Nouméa (AFP) - Le gouvernement collégial de la Nouvelle-Calédonie est tombé mardi après la démission des indépendantistes de l'exécutif, qui ont dénoncé "l'impasse et l'immobilisme" dans l'archipel, la vente d'une usine de nickel est devenue un enjeu politique.       

Les indépendantistes du FLNKS disposent de cinq membres de l'exécutif sur 11. Leur démission, ainsi que celle de leurs suivants de liste, entraîne de facto une chute du gouvernement collégial, élu par les membres du Congrès. Un nouveau gouvernement devra être élu dans un délai de 15 jours, selon le statut de l'accord de Nouméa (1998).     

Dans un communiqué mis en ligne par le FLNKS, Louis Mapou, chef du groupe UNI-FLNKS (Union Nationale pour l'indépendance) et son homologue de l'UC-FLNKS (Union calédonienne), Pierre-Chanel Tutugoro, indiquent avoir "déposé conjointement" une lettre au président du gouvernement, Thierry Santa (loyaliste). "Les membres du gouvernement (indépendantistes) présentent leur démission", stipule cette lettre. L'information a été confirmée à l'AFP par des sources gouvernementales.            

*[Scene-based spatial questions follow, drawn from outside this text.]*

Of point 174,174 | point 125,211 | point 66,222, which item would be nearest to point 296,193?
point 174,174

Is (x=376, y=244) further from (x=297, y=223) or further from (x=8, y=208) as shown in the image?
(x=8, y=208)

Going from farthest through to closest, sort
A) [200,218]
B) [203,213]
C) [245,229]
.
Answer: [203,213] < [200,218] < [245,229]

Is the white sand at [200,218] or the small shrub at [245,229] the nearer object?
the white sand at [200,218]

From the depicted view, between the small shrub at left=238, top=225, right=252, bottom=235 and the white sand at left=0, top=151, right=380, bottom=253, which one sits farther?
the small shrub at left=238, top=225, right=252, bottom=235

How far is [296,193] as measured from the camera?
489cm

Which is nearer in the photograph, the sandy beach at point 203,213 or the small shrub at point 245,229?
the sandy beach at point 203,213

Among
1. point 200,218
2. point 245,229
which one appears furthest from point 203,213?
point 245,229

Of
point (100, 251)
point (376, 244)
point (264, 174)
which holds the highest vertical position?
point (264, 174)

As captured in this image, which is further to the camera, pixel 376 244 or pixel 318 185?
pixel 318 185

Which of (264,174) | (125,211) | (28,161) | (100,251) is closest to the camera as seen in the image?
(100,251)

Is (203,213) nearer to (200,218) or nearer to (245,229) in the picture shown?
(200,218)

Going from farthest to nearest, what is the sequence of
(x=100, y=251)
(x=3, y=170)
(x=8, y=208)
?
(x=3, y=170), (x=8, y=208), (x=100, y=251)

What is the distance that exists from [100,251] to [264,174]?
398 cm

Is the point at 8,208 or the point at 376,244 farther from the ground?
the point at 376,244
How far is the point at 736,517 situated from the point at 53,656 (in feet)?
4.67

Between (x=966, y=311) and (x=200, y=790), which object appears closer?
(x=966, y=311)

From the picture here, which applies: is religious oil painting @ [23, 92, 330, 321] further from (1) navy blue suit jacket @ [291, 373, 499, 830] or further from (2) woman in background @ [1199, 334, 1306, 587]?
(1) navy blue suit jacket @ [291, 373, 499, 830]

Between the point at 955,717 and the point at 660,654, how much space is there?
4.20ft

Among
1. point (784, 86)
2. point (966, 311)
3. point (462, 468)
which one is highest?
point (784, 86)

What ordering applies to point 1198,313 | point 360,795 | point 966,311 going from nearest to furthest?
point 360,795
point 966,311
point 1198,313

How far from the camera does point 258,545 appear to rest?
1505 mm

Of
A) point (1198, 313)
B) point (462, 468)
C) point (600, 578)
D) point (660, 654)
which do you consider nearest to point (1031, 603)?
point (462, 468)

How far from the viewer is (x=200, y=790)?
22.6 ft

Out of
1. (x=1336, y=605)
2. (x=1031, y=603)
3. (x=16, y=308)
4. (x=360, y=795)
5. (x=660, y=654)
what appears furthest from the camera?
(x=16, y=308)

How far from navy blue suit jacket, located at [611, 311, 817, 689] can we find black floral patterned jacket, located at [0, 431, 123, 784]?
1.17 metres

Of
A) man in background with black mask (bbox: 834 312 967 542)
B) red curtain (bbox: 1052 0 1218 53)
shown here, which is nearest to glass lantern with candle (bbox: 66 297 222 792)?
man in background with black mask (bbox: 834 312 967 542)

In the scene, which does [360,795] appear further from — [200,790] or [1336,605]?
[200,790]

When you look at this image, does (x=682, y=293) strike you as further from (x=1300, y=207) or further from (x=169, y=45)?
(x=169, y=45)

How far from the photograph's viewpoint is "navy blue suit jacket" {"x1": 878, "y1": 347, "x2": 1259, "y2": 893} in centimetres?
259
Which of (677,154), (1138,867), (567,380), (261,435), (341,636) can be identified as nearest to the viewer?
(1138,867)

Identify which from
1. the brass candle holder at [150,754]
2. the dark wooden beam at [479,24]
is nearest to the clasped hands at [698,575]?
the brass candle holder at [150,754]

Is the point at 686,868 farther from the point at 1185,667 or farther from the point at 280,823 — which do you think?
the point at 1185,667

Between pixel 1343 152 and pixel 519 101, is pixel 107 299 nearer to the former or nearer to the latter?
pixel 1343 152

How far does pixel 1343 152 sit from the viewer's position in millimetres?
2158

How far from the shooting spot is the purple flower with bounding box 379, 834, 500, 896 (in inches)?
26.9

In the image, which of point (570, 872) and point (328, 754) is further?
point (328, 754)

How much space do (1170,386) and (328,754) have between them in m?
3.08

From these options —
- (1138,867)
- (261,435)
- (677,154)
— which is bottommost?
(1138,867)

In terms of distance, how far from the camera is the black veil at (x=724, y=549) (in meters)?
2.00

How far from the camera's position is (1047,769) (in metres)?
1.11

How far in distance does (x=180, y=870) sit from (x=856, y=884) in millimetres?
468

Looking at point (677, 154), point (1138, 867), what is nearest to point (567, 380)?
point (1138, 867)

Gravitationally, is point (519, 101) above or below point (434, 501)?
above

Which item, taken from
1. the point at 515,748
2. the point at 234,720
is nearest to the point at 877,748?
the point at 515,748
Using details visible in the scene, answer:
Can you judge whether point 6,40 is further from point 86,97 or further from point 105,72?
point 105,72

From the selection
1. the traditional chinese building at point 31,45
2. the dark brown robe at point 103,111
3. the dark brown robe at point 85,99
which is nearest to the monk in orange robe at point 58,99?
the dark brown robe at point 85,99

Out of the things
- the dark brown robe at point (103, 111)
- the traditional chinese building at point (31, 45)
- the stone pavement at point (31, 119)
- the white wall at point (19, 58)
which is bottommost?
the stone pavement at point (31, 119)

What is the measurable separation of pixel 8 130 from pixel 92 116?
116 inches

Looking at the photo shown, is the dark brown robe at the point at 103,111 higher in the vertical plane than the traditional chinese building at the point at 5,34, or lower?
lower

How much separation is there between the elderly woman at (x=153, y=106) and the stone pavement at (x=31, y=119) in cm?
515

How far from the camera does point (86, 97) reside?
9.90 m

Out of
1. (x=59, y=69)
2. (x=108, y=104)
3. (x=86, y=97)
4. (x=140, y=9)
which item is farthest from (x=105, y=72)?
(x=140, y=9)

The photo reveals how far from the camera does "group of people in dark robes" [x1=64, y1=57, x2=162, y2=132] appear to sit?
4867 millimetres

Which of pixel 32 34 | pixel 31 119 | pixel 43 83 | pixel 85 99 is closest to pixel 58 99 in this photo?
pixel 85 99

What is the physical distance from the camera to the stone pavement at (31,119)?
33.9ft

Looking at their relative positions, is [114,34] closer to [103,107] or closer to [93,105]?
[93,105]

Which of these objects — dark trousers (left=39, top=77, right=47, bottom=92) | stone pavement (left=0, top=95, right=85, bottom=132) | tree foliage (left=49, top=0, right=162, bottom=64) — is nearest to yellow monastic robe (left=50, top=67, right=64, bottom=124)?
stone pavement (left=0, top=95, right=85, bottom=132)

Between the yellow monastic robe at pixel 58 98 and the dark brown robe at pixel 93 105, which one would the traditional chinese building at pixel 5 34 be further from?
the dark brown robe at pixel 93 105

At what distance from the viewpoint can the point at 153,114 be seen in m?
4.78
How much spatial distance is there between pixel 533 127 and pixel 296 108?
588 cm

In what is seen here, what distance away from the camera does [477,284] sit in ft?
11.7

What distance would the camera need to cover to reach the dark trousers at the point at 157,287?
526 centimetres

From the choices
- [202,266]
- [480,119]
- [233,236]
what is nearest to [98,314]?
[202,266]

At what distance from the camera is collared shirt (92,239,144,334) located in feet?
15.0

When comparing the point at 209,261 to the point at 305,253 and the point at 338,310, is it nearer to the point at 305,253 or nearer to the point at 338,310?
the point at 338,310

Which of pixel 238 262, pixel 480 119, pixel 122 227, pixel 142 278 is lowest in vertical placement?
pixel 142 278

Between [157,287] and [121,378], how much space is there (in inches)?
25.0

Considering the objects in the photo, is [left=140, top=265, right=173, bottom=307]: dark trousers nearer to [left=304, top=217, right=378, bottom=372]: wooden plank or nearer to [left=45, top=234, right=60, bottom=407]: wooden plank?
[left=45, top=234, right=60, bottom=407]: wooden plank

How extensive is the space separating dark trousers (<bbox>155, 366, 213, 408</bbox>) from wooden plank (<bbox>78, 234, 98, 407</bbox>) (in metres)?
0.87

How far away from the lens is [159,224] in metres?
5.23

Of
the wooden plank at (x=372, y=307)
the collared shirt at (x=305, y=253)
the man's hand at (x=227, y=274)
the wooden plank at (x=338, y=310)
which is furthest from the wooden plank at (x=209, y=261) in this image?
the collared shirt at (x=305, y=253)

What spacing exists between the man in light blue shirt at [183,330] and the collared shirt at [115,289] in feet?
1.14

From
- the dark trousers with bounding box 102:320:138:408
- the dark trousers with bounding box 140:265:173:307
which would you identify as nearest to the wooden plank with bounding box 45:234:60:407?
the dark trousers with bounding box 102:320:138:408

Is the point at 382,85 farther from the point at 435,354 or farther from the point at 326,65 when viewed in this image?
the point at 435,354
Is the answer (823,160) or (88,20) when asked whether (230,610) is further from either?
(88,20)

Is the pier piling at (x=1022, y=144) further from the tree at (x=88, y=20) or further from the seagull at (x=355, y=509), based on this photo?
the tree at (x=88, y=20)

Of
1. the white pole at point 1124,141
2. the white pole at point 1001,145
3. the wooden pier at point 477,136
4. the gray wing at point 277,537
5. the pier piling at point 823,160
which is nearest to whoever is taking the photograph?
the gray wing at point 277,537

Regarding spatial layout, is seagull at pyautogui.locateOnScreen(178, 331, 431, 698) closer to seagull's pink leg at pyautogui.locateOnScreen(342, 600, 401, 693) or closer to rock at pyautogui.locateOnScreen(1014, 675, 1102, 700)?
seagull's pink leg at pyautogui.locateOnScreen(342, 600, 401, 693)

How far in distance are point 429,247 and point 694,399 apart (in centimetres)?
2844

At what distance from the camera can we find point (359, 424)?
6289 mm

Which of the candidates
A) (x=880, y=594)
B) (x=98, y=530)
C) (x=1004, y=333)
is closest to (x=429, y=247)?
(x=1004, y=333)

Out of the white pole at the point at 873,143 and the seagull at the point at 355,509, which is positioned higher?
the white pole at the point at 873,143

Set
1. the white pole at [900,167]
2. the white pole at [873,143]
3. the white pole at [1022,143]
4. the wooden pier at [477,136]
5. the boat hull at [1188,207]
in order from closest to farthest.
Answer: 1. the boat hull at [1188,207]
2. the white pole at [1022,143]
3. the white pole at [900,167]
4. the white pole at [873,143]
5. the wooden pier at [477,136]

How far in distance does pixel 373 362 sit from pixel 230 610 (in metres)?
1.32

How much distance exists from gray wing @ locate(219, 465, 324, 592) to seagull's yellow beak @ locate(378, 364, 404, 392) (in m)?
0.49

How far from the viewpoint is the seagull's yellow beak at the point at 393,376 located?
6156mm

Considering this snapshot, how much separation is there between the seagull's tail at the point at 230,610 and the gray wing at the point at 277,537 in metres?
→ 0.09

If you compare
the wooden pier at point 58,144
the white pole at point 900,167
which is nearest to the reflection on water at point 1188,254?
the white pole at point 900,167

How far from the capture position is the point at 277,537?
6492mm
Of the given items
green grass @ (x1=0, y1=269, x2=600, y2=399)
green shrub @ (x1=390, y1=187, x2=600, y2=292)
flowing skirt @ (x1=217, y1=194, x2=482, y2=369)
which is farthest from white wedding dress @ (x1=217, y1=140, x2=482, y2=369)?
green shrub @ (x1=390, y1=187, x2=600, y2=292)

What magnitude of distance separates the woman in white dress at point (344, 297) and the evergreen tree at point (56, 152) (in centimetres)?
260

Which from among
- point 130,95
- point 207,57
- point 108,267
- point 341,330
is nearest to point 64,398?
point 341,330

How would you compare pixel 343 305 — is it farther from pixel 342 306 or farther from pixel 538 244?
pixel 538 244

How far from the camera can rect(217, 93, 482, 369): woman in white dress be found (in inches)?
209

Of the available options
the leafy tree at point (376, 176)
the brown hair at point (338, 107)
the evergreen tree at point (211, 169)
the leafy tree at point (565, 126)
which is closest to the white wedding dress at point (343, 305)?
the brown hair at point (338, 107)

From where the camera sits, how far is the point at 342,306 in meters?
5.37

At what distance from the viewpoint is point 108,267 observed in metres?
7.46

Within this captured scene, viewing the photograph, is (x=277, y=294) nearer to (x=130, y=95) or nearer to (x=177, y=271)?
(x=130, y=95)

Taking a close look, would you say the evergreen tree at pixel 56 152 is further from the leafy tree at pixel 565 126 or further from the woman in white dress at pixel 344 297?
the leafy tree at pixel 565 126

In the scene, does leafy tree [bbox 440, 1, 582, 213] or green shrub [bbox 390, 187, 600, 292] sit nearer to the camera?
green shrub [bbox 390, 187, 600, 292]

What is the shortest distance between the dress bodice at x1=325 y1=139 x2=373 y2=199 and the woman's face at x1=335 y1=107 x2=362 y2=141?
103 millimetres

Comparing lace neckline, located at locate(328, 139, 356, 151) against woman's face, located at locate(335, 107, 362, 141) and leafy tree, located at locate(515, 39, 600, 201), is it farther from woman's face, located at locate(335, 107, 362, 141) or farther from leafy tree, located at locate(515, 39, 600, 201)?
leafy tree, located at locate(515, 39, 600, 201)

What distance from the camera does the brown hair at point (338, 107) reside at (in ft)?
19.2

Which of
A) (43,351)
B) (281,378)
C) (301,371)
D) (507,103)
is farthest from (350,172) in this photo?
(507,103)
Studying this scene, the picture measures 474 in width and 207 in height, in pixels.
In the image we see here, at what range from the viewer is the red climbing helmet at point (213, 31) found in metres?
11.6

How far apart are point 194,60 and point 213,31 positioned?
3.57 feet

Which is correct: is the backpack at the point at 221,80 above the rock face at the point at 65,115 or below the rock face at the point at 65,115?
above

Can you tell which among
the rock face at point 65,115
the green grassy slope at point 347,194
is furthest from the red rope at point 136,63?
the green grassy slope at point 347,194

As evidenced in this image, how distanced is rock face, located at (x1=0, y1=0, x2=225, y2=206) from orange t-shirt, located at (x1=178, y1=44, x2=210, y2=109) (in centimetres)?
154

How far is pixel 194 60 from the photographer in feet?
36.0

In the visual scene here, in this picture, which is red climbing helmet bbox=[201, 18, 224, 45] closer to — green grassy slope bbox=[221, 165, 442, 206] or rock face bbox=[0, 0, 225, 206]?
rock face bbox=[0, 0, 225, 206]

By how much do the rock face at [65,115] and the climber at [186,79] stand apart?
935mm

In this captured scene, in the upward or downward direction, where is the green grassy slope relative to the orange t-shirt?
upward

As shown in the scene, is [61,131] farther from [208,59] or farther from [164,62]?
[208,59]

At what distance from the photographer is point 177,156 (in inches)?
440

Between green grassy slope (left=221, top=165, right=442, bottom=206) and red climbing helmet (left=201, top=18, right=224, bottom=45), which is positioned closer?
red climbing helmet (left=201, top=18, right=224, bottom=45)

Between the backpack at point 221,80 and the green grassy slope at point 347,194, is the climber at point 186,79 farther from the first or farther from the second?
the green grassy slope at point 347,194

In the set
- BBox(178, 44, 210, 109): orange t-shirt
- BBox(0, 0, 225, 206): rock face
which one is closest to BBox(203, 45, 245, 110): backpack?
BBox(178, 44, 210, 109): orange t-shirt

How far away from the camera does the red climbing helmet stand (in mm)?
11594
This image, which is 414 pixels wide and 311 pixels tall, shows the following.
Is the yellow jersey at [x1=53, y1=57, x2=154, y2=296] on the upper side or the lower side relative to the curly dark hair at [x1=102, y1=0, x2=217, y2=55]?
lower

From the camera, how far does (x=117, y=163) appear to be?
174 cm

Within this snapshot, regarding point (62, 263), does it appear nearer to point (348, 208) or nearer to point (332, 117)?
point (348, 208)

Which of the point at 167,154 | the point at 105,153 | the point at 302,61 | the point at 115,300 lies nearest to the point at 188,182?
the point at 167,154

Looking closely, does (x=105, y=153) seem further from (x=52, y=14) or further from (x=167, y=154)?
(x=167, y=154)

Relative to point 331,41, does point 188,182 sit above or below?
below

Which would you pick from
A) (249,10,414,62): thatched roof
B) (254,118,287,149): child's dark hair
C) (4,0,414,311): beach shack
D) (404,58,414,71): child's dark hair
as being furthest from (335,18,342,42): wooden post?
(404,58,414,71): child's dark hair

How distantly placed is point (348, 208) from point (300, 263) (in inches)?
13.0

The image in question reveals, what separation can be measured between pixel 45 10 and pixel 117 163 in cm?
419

L'une des raisons invoquées par le FLNKS est le "processus de vente" de l'usine de nickel du groupe brésilien Vale "qui fait primer les intérêts des multinationales sans considération des aspirations des populations locales".       

La vente de cette unité industrielle à un consortium calédonien et international figure le géant suisse Trafigura, pourrait aboutir le 12 février. Or, elle soulève un tollé dans la mouvance indépendantiste et a été à l'origine d'une flambée de violence en décembre. L'usine est à l'arrêt après avoir été prise d'assaut par des émeutiers le 10 décembre et est depuis la cible d'exactions permanentes.             

Les indépendantistes mettent aussi en cause "le retard dans le vote du budget primitif" de l'île, qui a été reporté à mars, ainsi que "la dynamique institutionnelle en panne et le consensus qui est de moins en moins la règle".

L'Avenir en Confiance (AEC), coalition des principaux partis non indépendantistes dont est issu le président du gouvernement Thierry Santa, a fustigé "une décision incohérente, irresponsable et dangereuse".        

"En provoquant une crise institutionnelle en pleine période de gestion de la crise sanitaire, d'une possible crise budgétaire ainsi que des tensions économiques et sociales fortes, les indépendantistes font peser un immense risque sur l'ensemble de la Nouvelle-Calédonie", ont ils déclaré dans un communiqué.      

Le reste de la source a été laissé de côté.